29.6.07

Regresso ao passado: Fade to Black

Parece que ontem os Metallica deram um excelente concerto no SRSB. Não fui e também não me passou pela cabeça ir. Chegaram-me os dois anos seguidos do festival da cerveja nos confins do mundo (isto dependendo naturalmente da área geográfica de cada um), vulgo Parque Tejo e, para além disso, vi os Metallica na década de 90 no Restelo (aquando do segundo ou terceiro concerto da banda por terras lusas). Foi muito bom com excepção da fase Load da tourné em questão.

No meu imaginário musical os Metallica ficaram arrumadinhos aqui num cantinho, assim como outras bandas, no final dos anos 80, início dos 90. Os meus interesses musicais passaram depois a centrar-se noutras bandas de registos bem diferentes, muitas delas ouvidas anteriormente e também paralelamente aos discos de Metallica e Pantera (e por falar em Pantera, agora me lembro que ando há tempos para escrever um post sobre o atrasado mental do Phil Anselmo).

Cá por casa sempre se ouviu música muito variada. E sempre se ouviu também música bem pesada. Torna-se algo estranha a consulta aos discos e cds que por cá tenho. Desde ritmos africanos e brasileiros (as preferências do papá e da mamã), passando pelo disco e música pop, ouviam-se também o heavy metal na sua forma mais pura de thrash e speed metal.

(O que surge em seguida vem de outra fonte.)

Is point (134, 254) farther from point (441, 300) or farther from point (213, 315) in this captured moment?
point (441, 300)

A música electrónica e industrial, com algum rock alternativo à mistura, acabaram por levar a melhor e passaram a ser os sons mais apreciados por esta bloguista.

Não posso no entanto evitar aqui deixar o visionamento de uma actuação ao vivo nos anos 90, do meu tema preferido de sempre dos Metallica: Fade to Black do álbum Ride the Lightning, o meu preferido da banda que possuo obviamente em suporte de vinil!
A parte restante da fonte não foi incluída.